(Task description): Give back exactly the first lines of the entries below, through the line with "5V/3.1A 15.5W | |".

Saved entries
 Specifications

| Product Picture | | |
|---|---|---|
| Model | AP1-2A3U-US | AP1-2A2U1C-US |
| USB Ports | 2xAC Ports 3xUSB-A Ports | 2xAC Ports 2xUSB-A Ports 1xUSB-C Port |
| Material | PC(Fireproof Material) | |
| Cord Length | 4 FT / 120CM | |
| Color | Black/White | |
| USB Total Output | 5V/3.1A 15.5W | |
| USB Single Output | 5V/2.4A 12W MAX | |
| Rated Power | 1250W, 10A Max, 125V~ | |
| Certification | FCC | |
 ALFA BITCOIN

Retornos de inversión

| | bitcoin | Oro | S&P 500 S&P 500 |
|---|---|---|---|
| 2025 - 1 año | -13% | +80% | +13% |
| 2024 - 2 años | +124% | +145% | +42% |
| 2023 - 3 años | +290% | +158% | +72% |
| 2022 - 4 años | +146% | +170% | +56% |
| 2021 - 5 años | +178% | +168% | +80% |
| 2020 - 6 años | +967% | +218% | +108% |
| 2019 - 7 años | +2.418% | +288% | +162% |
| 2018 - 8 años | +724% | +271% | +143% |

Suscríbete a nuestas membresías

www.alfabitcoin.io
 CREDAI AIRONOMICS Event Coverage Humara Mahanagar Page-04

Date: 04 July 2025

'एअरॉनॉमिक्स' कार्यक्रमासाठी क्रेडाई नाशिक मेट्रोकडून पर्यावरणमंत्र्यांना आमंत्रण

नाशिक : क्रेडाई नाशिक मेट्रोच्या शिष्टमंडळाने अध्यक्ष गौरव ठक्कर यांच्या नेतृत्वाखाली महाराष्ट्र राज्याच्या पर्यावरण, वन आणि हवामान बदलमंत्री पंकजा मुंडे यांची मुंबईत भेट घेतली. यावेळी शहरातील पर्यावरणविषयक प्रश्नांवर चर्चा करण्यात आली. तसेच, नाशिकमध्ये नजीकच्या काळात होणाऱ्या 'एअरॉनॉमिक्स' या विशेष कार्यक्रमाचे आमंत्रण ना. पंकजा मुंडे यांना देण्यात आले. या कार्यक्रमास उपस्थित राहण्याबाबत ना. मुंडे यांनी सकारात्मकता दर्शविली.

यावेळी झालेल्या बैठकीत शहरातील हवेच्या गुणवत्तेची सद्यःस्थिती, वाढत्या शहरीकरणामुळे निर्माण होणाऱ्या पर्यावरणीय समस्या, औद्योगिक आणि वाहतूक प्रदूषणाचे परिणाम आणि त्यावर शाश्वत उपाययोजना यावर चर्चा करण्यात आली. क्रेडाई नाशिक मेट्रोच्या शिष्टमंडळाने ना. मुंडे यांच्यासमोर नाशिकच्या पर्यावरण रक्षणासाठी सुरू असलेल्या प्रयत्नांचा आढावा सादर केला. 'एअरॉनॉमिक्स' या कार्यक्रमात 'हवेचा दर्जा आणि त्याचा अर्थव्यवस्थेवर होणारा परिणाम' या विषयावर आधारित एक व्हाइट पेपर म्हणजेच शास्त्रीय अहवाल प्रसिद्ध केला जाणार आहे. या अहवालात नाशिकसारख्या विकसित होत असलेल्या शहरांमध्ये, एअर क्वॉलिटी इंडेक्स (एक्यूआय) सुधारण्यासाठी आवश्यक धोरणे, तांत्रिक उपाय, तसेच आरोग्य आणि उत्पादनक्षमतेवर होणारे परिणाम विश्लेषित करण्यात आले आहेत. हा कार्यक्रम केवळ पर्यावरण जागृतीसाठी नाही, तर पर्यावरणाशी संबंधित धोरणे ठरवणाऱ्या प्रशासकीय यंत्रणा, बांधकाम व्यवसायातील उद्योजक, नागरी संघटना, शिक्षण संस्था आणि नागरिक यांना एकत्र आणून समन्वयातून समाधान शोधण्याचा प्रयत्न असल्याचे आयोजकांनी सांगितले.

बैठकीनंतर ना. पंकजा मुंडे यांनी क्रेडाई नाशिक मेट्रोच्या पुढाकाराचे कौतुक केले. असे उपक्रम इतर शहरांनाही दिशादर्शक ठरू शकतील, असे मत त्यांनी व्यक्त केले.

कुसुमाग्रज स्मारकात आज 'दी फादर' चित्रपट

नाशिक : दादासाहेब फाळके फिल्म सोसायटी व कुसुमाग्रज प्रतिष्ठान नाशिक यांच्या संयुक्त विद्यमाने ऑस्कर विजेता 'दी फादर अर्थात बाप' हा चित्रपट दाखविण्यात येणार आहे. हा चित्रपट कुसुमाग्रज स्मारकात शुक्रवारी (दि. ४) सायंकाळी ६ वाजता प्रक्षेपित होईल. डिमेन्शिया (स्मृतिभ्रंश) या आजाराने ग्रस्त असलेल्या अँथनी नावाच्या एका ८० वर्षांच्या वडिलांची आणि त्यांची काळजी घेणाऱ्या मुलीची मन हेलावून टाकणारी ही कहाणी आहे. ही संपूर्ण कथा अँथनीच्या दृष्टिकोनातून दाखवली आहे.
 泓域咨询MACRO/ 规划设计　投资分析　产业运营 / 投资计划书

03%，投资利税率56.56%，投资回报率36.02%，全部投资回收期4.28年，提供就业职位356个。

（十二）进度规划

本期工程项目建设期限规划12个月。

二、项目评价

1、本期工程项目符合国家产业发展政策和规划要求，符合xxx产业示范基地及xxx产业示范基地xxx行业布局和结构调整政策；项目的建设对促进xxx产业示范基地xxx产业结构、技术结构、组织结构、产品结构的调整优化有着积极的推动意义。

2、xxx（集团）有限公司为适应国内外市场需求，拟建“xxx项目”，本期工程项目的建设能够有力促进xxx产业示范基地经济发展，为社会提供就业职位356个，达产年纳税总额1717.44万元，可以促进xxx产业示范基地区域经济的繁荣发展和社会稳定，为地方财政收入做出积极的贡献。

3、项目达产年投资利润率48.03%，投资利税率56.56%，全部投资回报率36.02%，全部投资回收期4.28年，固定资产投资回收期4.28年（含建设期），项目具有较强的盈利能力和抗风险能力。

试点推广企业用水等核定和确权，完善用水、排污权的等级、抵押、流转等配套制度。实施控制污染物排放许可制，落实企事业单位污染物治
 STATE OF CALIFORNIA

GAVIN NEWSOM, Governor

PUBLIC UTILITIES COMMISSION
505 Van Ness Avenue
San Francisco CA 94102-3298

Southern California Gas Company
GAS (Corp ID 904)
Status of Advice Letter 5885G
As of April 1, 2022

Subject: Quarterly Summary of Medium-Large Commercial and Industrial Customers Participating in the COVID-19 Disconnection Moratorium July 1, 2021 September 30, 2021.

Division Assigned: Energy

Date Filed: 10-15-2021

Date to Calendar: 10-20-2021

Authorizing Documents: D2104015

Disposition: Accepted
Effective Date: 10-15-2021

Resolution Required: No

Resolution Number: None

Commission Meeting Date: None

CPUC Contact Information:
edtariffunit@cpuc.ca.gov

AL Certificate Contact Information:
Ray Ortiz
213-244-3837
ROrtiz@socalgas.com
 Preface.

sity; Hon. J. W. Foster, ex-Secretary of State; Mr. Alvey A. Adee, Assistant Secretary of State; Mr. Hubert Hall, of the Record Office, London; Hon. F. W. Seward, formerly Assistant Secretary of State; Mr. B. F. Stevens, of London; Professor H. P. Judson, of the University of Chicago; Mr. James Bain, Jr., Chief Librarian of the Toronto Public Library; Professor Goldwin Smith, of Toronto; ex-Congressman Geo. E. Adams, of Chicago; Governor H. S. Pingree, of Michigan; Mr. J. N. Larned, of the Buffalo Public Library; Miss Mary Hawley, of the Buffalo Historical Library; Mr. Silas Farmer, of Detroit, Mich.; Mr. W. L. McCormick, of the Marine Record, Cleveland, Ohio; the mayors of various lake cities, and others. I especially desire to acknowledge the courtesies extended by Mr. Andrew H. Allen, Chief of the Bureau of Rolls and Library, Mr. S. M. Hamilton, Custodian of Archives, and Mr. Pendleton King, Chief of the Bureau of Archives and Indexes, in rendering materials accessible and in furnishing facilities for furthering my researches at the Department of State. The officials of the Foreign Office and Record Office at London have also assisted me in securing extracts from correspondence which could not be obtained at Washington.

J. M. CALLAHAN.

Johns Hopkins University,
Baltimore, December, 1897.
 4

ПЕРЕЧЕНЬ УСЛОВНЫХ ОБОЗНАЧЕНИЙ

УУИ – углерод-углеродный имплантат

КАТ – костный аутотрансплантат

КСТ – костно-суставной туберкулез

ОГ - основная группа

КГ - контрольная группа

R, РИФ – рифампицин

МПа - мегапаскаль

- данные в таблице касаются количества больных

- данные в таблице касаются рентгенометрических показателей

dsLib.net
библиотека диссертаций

(The completed task):
 Specifications

| Product Picture | | |
|---|---|---|
| Model | AP1-2A3U-US | AP1-2A2U1C-US |
| USB Ports | 2xAC Ports 3xUSB-A Ports | 2xAC Ports 2xUSB-A Ports 1xUSB-C Port |
| Material | PC(Fireproof Material) | |
| Cord Length | 4 FT / 120CM | |
| Color | Black/White | |
| USB Total Output | 5V/3.1A 15.5W | |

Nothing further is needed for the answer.